──────── Listing
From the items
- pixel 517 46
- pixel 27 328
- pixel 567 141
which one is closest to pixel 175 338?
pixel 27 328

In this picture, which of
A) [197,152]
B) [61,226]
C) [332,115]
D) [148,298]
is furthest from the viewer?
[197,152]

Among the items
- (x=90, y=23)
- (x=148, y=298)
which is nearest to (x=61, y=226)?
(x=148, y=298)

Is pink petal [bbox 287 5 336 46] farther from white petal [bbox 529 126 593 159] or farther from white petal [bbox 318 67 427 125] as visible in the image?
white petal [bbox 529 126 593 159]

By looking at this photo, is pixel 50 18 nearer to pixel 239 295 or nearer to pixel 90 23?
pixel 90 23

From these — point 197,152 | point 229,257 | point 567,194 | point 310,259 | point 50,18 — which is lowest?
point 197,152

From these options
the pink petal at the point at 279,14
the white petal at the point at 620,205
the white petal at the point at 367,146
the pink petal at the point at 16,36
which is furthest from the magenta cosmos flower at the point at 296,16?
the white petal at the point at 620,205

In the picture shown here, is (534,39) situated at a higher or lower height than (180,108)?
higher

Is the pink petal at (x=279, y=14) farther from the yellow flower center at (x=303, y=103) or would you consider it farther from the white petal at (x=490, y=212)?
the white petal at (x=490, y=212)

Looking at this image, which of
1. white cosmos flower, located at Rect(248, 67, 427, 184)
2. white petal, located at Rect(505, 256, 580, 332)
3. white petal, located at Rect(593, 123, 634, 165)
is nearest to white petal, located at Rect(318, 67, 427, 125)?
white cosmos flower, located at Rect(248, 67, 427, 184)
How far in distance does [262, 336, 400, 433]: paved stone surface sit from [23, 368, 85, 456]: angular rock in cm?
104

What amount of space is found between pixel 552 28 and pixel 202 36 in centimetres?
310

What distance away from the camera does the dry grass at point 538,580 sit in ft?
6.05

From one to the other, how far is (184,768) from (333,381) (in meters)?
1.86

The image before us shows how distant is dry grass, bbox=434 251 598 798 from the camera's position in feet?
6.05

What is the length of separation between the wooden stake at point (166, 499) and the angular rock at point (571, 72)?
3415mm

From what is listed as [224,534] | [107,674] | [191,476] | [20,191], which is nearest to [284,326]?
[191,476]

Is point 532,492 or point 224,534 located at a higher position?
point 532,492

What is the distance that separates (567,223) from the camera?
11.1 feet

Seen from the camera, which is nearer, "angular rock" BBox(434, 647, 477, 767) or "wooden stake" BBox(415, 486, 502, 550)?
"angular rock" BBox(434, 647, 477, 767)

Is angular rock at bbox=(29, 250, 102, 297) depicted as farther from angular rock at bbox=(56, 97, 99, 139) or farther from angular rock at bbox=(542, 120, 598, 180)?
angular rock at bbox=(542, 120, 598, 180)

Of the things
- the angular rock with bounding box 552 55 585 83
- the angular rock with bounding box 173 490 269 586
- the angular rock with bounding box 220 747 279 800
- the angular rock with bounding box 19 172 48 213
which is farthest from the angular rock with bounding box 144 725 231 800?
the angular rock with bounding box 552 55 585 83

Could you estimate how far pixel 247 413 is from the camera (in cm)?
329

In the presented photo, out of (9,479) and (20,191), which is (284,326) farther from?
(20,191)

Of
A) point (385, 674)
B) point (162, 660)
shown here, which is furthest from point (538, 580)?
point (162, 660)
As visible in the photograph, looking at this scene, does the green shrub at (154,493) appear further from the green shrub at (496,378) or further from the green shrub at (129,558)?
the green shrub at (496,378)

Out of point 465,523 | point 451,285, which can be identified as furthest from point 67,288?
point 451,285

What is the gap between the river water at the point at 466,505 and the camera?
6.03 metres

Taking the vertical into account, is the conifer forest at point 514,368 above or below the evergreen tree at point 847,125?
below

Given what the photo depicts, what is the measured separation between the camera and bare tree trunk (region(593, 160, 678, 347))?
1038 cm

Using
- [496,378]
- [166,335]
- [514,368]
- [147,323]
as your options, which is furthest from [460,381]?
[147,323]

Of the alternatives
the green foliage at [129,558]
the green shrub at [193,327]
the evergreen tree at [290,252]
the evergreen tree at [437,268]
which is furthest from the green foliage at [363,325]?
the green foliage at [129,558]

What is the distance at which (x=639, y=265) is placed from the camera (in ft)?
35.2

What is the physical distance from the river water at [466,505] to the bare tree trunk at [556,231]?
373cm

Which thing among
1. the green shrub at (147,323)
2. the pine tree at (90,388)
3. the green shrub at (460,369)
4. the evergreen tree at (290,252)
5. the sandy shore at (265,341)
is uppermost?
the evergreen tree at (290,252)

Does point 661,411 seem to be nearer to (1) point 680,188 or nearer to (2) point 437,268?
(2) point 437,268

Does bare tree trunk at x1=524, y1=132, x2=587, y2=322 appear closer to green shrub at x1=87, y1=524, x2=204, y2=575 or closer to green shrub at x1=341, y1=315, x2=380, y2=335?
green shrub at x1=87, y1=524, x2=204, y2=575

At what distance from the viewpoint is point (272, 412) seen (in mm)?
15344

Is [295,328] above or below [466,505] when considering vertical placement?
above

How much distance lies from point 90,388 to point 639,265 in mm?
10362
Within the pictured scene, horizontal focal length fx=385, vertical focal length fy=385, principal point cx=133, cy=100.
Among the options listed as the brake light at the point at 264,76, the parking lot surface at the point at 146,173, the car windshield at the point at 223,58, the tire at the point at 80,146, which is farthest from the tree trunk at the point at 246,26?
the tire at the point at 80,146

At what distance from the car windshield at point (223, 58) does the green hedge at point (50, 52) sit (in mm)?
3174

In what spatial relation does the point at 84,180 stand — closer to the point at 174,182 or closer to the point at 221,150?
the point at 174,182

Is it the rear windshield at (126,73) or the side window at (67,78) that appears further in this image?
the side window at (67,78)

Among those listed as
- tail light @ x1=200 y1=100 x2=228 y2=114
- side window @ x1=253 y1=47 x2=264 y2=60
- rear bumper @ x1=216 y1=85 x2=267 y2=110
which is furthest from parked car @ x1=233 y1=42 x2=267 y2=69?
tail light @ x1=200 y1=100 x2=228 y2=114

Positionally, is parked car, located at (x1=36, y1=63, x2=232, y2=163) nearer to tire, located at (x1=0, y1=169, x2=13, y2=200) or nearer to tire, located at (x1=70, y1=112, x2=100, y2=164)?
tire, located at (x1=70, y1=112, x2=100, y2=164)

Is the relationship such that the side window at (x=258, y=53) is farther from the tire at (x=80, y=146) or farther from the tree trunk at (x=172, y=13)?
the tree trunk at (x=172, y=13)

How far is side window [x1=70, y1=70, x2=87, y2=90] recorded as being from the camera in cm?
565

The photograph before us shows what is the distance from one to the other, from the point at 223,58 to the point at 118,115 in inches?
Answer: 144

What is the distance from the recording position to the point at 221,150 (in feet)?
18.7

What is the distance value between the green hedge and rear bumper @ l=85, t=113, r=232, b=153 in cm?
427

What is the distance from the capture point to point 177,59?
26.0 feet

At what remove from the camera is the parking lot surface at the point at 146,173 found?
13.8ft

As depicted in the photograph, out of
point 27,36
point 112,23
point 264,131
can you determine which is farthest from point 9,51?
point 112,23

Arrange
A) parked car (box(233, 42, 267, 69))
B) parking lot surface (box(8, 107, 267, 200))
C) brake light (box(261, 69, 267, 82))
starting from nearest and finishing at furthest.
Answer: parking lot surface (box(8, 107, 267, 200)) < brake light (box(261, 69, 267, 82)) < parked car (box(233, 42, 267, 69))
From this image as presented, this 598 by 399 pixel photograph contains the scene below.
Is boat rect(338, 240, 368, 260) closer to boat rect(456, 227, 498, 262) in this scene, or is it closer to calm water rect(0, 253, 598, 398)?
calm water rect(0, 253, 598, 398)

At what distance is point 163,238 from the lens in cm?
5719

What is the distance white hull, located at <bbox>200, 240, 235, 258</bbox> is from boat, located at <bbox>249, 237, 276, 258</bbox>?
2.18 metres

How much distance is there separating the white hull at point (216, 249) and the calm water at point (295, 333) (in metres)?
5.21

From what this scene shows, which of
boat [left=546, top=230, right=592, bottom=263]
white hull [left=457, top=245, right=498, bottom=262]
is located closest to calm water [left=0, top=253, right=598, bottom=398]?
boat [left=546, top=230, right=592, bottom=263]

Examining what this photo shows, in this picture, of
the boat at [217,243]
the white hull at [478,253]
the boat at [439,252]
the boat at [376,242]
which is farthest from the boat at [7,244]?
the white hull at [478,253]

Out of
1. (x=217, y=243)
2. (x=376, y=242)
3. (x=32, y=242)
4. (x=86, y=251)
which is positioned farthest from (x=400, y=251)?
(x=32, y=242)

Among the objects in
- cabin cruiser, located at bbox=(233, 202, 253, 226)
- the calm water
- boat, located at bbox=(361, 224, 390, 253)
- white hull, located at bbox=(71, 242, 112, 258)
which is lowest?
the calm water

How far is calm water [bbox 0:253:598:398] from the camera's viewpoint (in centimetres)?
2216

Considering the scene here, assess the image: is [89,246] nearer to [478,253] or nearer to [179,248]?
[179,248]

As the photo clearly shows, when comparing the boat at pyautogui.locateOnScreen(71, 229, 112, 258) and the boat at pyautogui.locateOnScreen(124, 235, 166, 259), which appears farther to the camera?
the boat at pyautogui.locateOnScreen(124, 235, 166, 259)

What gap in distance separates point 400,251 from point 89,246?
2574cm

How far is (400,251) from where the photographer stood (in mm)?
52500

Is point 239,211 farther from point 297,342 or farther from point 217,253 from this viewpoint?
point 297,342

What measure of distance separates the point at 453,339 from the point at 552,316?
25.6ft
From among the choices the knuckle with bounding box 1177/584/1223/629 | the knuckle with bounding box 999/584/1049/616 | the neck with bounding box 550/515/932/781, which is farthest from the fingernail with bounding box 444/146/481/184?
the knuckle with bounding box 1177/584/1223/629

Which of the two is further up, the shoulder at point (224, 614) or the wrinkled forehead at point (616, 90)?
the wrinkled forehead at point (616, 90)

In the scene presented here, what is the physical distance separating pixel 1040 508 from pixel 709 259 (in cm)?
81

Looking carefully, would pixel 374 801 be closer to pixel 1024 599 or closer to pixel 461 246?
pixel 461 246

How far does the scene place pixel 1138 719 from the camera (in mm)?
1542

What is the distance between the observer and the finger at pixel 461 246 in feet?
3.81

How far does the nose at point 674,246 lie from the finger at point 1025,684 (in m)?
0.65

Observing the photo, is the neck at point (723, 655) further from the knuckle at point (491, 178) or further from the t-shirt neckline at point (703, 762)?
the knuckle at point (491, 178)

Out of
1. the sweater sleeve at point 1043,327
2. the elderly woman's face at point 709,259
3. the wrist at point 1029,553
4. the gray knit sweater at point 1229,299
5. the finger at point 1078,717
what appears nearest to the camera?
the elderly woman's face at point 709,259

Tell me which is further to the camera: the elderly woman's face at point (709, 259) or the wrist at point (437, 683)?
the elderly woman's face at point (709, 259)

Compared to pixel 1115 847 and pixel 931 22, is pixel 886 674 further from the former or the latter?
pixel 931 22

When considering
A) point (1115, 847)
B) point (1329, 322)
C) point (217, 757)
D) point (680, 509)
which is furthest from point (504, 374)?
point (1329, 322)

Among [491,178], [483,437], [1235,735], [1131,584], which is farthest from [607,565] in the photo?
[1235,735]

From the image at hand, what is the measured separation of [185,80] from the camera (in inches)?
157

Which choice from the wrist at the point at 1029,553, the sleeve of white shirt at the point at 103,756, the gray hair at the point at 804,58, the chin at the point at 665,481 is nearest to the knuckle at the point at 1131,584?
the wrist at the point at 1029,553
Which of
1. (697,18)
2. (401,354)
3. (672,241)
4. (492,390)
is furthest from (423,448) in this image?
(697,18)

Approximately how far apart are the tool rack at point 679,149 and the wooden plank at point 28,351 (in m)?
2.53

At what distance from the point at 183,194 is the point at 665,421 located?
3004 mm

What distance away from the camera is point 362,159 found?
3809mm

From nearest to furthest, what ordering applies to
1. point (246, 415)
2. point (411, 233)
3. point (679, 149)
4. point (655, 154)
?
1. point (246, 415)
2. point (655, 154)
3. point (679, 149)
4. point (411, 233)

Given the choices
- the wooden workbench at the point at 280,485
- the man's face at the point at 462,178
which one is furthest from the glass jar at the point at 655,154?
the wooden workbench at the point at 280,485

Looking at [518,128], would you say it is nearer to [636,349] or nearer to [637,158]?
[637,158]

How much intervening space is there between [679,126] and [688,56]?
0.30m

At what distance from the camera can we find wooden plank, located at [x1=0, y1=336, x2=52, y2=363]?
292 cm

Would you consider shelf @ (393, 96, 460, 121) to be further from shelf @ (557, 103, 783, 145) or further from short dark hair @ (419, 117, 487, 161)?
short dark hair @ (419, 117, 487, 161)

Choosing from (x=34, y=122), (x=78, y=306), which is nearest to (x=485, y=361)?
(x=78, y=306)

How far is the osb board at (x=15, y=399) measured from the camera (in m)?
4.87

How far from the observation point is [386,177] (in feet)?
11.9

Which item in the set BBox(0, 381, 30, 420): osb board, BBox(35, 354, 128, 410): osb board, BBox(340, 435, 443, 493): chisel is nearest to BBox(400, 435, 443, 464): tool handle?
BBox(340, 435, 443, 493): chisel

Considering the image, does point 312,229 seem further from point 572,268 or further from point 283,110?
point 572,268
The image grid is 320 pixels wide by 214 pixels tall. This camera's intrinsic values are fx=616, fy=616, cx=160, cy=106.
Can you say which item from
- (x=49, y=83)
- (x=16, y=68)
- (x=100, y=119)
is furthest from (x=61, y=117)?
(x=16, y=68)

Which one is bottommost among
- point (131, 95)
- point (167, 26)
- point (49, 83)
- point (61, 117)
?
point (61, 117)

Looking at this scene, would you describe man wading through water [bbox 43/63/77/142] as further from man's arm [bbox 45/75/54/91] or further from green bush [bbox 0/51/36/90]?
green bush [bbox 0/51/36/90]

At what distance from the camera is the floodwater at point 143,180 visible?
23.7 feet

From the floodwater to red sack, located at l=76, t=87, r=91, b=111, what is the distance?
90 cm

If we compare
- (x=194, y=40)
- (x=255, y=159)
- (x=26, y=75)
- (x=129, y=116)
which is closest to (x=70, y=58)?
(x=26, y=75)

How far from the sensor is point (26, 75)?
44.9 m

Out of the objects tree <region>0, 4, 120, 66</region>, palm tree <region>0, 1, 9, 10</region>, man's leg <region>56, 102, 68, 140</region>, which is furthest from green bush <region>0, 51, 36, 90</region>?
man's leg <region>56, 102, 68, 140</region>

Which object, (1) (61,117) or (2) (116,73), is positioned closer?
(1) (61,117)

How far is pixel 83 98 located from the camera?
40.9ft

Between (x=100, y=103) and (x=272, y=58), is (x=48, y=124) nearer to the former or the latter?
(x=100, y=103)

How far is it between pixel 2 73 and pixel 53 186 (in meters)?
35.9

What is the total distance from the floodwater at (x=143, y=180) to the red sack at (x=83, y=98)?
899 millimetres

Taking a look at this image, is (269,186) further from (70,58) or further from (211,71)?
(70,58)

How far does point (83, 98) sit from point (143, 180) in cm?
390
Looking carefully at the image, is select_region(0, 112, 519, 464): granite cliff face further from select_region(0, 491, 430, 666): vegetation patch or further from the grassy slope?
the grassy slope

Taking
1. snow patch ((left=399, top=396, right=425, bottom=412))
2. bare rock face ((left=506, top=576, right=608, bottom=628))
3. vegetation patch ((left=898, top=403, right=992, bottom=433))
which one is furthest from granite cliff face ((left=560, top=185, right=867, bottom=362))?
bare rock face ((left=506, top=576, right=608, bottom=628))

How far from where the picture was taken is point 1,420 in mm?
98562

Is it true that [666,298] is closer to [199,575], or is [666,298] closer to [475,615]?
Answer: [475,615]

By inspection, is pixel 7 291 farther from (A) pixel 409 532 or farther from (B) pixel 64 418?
────────────────
:: Exercise details ::
Quote the lines of the listing above that run from the line with "If we compare" through its last line, both included, and nothing else.

:: Task solution ::
If we compare
- (x=194, y=40)
- (x=255, y=159)
- (x=26, y=75)
- (x=129, y=116)
which is closest to (x=70, y=58)?
(x=26, y=75)

How far from the sensor is point (26, 75)?
44.9 m

Out of the objects tree <region>0, 4, 120, 66</region>, palm tree <region>0, 1, 9, 10</region>, man's leg <region>56, 102, 68, 140</region>, which is furthest from green bush <region>0, 51, 36, 90</region>?
man's leg <region>56, 102, 68, 140</region>

Which object, (1) (61,117) or (2) (116,73), is positioned closer?
(1) (61,117)

How far is pixel 83 98 located from the camera?
40.9ft

Between (x=100, y=103) and (x=272, y=58), is (x=48, y=124) nearer to the former or the latter?
(x=100, y=103)

How far is it between pixel 2 73 and pixel 53 186 (in meters)?
35.9

What is the total distance from the floodwater at (x=143, y=180) to the red sack at (x=83, y=98)?
899 millimetres

Taking a look at this image, is (269,186) further from (70,58) or further from (211,71)?
(70,58)

How far does point (83, 98) sit from point (143, 180) in cm?
390
Looking carefully at the image, is select_region(0, 112, 519, 464): granite cliff face further from select_region(0, 491, 430, 666): vegetation patch or further from the grassy slope?
the grassy slope

Taking
1. snow patch ((left=399, top=396, right=425, bottom=412))
2. bare rock face ((left=506, top=576, right=608, bottom=628))
3. vegetation patch ((left=898, top=403, right=992, bottom=433))
which one is furthest from granite cliff face ((left=560, top=185, right=867, bottom=362))?
bare rock face ((left=506, top=576, right=608, bottom=628))

How far from where the picture was taken is point 1,420 in mm?
98562

Is it true that [666,298] is closer to [199,575], or is [666,298] closer to [475,615]?
Answer: [475,615]

By inspection, is pixel 7 291 farther from (A) pixel 409 532 or farther from (B) pixel 64 418?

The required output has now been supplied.